There were even claims Leeds railway station has entirely run out of complaint forms.

The evening commute was no better.

Reporter Leigh Kimmins tried to travel from Manchester Piccadilly to Liverpool South Parkway at 5.10pm. Services to Manchester Airport were delayed or cancelled due to lack of staff while he was in the station.

He also watched a crowd of passengers struggle to get onto a train to Preston with many muttering words such as ‘nightmare’ and ‘madness.’

The 5.41pm to Bromley Cross from Manchester Victoria was similarly crowded with conditions made all the more unbearable by hot weather.

An M.E.N. reporter watched as passengers were unable to board in Salford and the train became delayed as the driver asked for volunteers to get off and wait for the next service.

A regular commuter told us the service has been cut from four carriages to two under the emergency timetable.

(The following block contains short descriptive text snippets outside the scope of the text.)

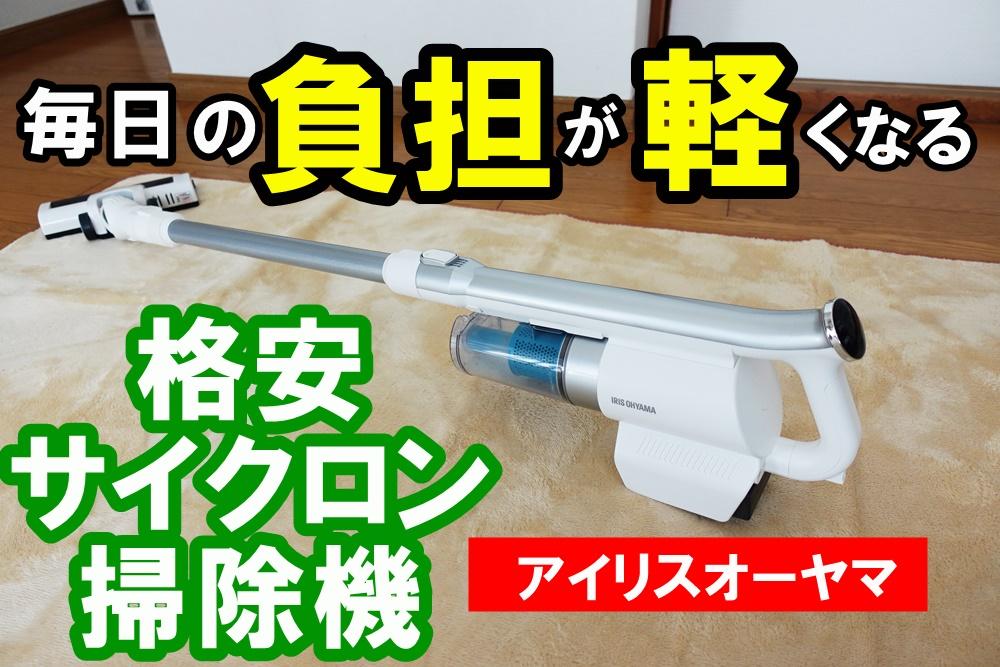 アイリスオーヤマサイクロン掃除機
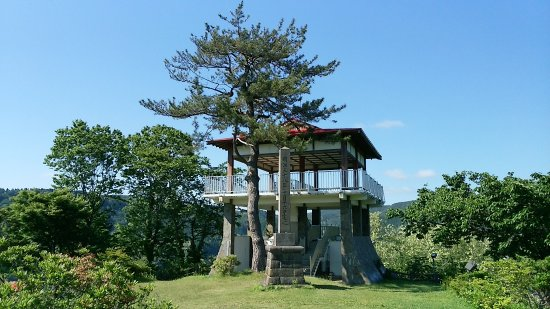 Aomori Prefectural Nature Park - Chausuyama Park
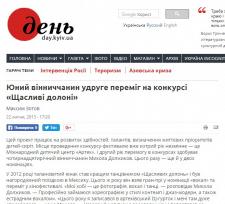 """Текст для газеты """"День"""""""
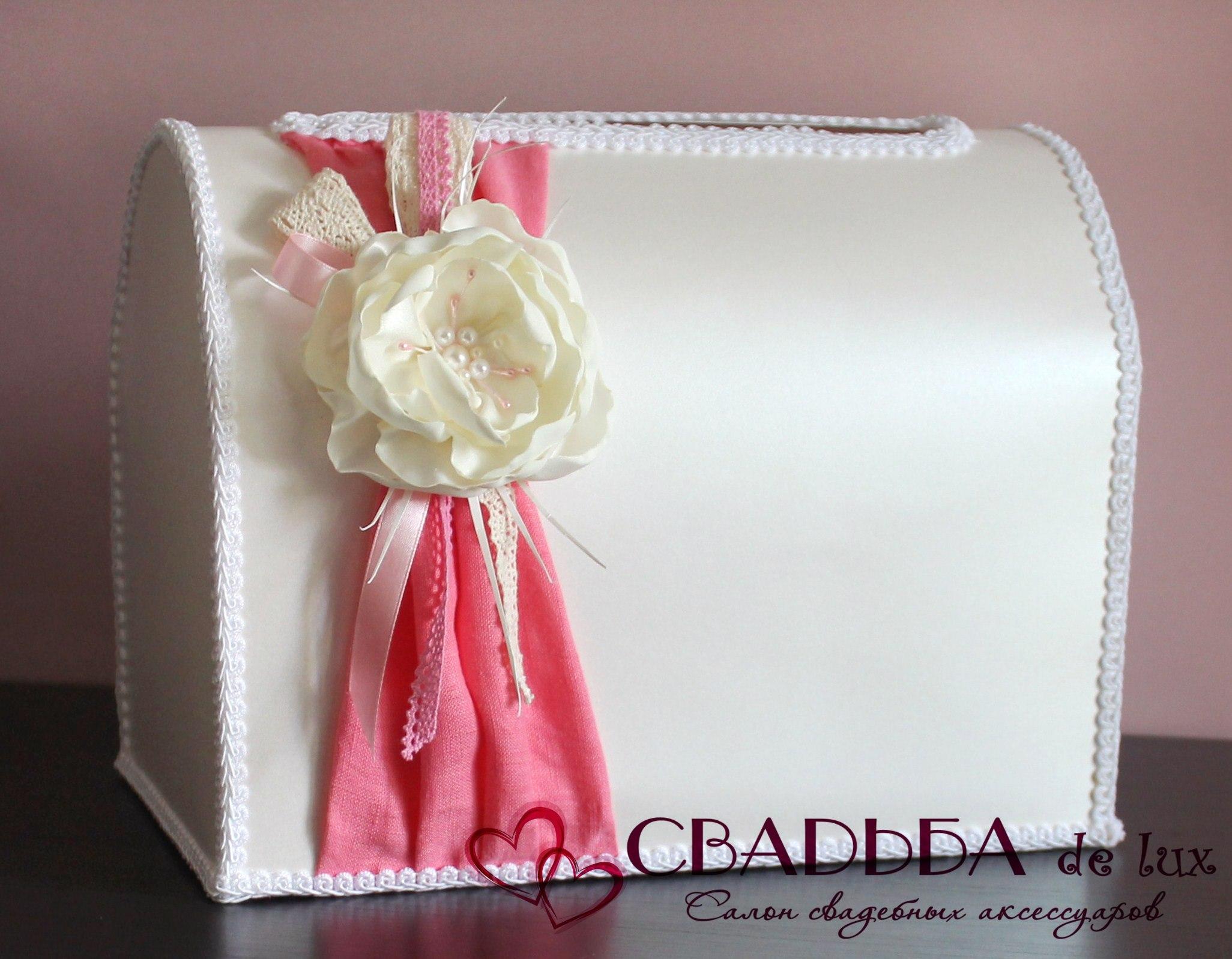 Сундук для свадьбы схема фото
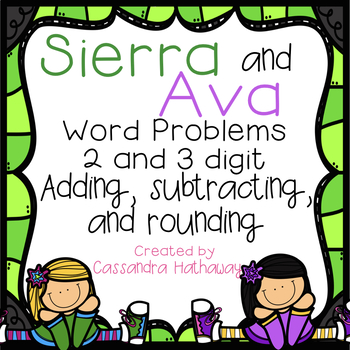 Adding and Subtracting Task Cards ~ FREEBIE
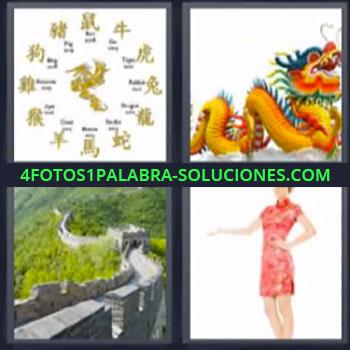 4 Fotos 1 Palabra - muralla, Horoscopos chinos, Dibujo dragon, Gran muralla, Mujer vestida de rojo
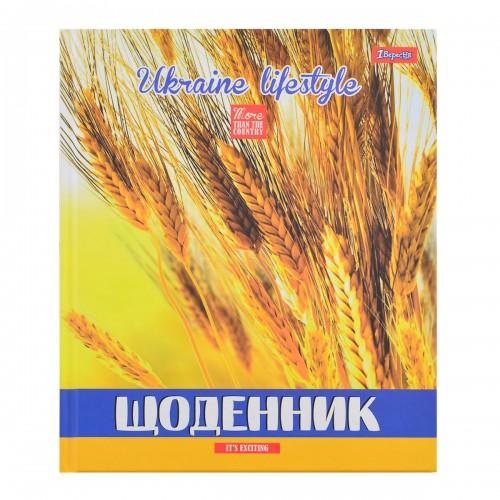 Дневник Школьный Жесткий (UA) Хлiбні Лани 911106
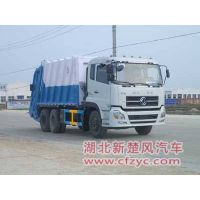 Garbage truck, dirt-wagon,refuse wagon,dustcart,dump cart,rubbish collector,refuse collection vehicl thumbnail image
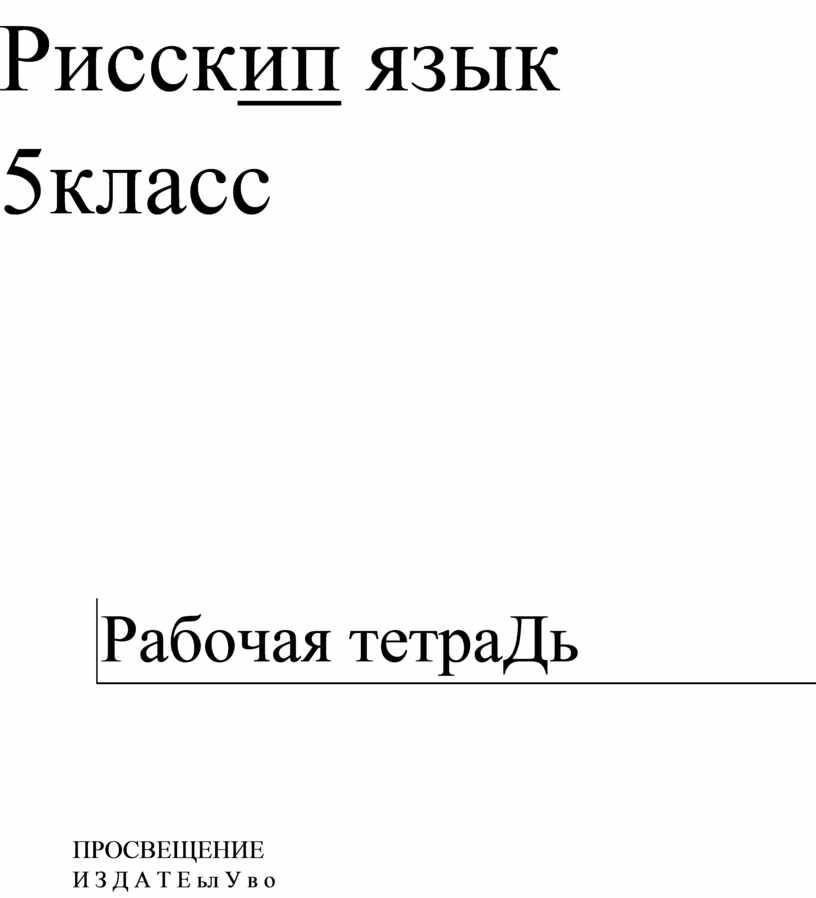Рисск ип язык 5класс Рабочая тетраДь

Local MPs also voiced their concern about the issue, with Liz McInnes, Labour MP for Heywood and Middleton, whose constituen­cy covers Bamford and Castleton, saying: “Railways in the north of England should be brought back into public ownership and the necessary investment needs to be made so that we can get the region moving and growing.”

Tony Lloyd, Labour MP for Rochdale, said: “It is unbelievab­le that no modelling took place in order to prevent the kind of disaster that we’ve seen.”